Data entries =
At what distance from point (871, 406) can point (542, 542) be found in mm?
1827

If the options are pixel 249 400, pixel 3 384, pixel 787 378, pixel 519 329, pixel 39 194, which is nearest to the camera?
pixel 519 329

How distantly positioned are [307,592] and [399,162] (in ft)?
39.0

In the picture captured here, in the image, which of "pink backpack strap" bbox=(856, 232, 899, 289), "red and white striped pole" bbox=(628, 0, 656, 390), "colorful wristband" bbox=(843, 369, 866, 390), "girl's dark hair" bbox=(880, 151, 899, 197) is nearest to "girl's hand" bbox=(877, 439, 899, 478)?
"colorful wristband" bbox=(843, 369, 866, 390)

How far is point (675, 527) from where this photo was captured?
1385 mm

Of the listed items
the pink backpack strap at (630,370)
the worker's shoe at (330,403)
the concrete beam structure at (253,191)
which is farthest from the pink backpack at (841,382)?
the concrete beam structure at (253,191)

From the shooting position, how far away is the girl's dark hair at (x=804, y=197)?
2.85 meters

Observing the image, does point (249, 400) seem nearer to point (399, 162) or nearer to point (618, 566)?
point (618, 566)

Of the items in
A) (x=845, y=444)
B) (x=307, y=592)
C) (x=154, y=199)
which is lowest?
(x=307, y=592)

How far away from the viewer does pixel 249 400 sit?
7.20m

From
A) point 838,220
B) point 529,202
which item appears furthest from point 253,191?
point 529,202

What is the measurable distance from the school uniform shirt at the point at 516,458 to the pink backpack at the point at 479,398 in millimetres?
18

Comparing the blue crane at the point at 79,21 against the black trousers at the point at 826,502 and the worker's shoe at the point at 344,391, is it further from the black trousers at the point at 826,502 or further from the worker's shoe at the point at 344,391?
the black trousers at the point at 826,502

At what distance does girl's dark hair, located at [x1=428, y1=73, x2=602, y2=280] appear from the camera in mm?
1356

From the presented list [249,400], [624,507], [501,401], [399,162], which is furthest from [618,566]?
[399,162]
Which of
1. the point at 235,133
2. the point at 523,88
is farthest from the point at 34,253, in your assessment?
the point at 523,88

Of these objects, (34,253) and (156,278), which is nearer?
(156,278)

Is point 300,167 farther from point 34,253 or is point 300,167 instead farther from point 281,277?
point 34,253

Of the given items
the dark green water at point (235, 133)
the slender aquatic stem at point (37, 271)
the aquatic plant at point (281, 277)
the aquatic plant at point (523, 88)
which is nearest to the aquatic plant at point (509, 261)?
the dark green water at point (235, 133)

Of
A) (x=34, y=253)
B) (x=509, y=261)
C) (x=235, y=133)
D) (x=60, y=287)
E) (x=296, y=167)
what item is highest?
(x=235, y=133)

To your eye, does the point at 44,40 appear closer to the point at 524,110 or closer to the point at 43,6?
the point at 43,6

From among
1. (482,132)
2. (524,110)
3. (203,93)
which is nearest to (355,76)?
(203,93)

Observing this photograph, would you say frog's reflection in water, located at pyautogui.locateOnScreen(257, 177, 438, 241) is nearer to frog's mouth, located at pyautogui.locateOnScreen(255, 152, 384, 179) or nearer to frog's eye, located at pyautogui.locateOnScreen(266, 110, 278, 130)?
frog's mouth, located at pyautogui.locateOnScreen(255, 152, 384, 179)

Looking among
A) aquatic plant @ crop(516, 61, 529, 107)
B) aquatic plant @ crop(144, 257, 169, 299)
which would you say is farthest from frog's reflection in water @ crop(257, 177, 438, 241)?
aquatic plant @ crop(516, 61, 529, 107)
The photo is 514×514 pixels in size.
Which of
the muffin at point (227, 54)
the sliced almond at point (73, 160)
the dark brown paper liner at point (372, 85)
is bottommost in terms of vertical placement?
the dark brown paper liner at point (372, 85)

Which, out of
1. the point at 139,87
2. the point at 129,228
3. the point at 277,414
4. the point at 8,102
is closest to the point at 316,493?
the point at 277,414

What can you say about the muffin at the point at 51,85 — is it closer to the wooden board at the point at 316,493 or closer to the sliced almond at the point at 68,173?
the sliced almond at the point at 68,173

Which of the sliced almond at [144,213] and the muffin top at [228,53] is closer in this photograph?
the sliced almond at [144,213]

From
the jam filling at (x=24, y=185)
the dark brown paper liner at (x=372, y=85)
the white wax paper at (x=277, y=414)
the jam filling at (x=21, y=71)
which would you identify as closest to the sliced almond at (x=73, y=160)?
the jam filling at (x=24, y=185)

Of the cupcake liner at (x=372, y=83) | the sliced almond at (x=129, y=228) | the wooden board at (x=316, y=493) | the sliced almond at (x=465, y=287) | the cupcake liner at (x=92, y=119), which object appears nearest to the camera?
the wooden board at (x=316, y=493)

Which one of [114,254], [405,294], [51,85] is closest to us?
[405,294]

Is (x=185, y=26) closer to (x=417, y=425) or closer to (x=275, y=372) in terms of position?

Given exercise = Copy all of the material above word for word, leaving every line unchanged.

Answer =
At what distance from point (871, 406) can point (542, 542) be found in mm?
1827

If the options are pixel 249 400, pixel 3 384, pixel 787 378, pixel 519 329, pixel 39 194, which is nearest to the camera?
pixel 519 329

How distantly positioned are [307,592] and [399,162] (in ft)?
39.0

In the picture captured here, in the image, which of "pink backpack strap" bbox=(856, 232, 899, 289), "red and white striped pole" bbox=(628, 0, 656, 390), "colorful wristband" bbox=(843, 369, 866, 390), "girl's dark hair" bbox=(880, 151, 899, 197) is nearest to "girl's hand" bbox=(877, 439, 899, 478)?
"colorful wristband" bbox=(843, 369, 866, 390)

How far is point (675, 527) from where this photo was captured?
1385 mm

Of the listed items
the pink backpack strap at (630,370)
the worker's shoe at (330,403)
the concrete beam structure at (253,191)
which is farthest from the pink backpack at (841,382)?
the concrete beam structure at (253,191)

From the shooting position, how far away is the girl's dark hair at (x=804, y=197)?
2.85 meters

Observing the image, does point (249, 400) seem nearer to point (399, 162) or nearer to point (618, 566)?
point (618, 566)

Of the items in
A) (x=845, y=444)
B) (x=307, y=592)
C) (x=154, y=199)
which is lowest?
(x=307, y=592)

How far away from the viewer does pixel 249 400 sit?
7.20m

From
A) point 838,220
B) point 529,202
which item appears furthest from point 253,191?
point 529,202

What is the measurable distance from the school uniform shirt at the point at 516,458 to the pink backpack at the point at 479,398 in millimetres?
18

Comparing the blue crane at the point at 79,21 against the black trousers at the point at 826,502 and the worker's shoe at the point at 344,391, is it further from the black trousers at the point at 826,502 or further from the worker's shoe at the point at 344,391?
the black trousers at the point at 826,502

At what distance does girl's dark hair, located at [x1=428, y1=73, x2=602, y2=280] appear from the camera in mm?
1356

From the presented list [249,400], [624,507], [501,401], [399,162], which is furthest from [618,566]?
[399,162]
Which of
1. the point at 235,133
2. the point at 523,88
is farthest from the point at 34,253, in your assessment?
the point at 523,88

Of these objects, (34,253) and (156,278), which is nearer?
(156,278)

Is point 300,167 farther from point 34,253 or is point 300,167 instead farther from point 281,277?
point 34,253

Of the given items
the dark green water at point (235, 133)
the slender aquatic stem at point (37, 271)
the aquatic plant at point (281, 277)
the aquatic plant at point (523, 88)
which is nearest to the aquatic plant at point (509, 261)?
the dark green water at point (235, 133)

Of
A) (x=34, y=253)
B) (x=509, y=261)
C) (x=235, y=133)
D) (x=60, y=287)
E) (x=296, y=167)
what item is highest?
(x=235, y=133)

To your eye, does the point at 44,40 appear closer to the point at 524,110 or closer to the point at 43,6?
the point at 43,6

From among
1. (482,132)
2. (524,110)
3. (203,93)
which is nearest to (355,76)?
(203,93)

Observing this photograph, would you say frog's reflection in water, located at pyautogui.locateOnScreen(257, 177, 438, 241) is nearer to frog's mouth, located at pyautogui.locateOnScreen(255, 152, 384, 179) or nearer to frog's eye, located at pyautogui.locateOnScreen(266, 110, 278, 130)?
frog's mouth, located at pyautogui.locateOnScreen(255, 152, 384, 179)

Looking among
A) aquatic plant @ crop(516, 61, 529, 107)
B) aquatic plant @ crop(144, 257, 169, 299)
which would you say is farthest from frog's reflection in water @ crop(257, 177, 438, 241)?
aquatic plant @ crop(516, 61, 529, 107)
The photo is 514×514 pixels in size.
Which of
the muffin at point (227, 54)
the sliced almond at point (73, 160)
the dark brown paper liner at point (372, 85)
is bottommost in terms of vertical placement?
the dark brown paper liner at point (372, 85)

Which, out of
1. the point at 139,87
2. the point at 129,228
3. the point at 277,414
4. the point at 8,102
is closest to the point at 316,493?
the point at 277,414

What can you say about the muffin at the point at 51,85 — is it closer to the wooden board at the point at 316,493 or closer to the sliced almond at the point at 68,173?
the sliced almond at the point at 68,173

Which of the sliced almond at [144,213] and the muffin top at [228,53] is closer in this photograph?
the sliced almond at [144,213]

From
the jam filling at (x=24, y=185)
the dark brown paper liner at (x=372, y=85)
the white wax paper at (x=277, y=414)
the jam filling at (x=21, y=71)
which would you identify as closest to the sliced almond at (x=73, y=160)?
the jam filling at (x=24, y=185)

Of the cupcake liner at (x=372, y=83) | the sliced almond at (x=129, y=228) | the wooden board at (x=316, y=493) | the sliced almond at (x=465, y=287) | the cupcake liner at (x=92, y=119), which object appears nearest to the camera?
the wooden board at (x=316, y=493)

Which one of [114,254], [405,294], [51,85] is closest to us?
[405,294]

Is (x=185, y=26) closer to (x=417, y=425) or closer to (x=275, y=372) in terms of position?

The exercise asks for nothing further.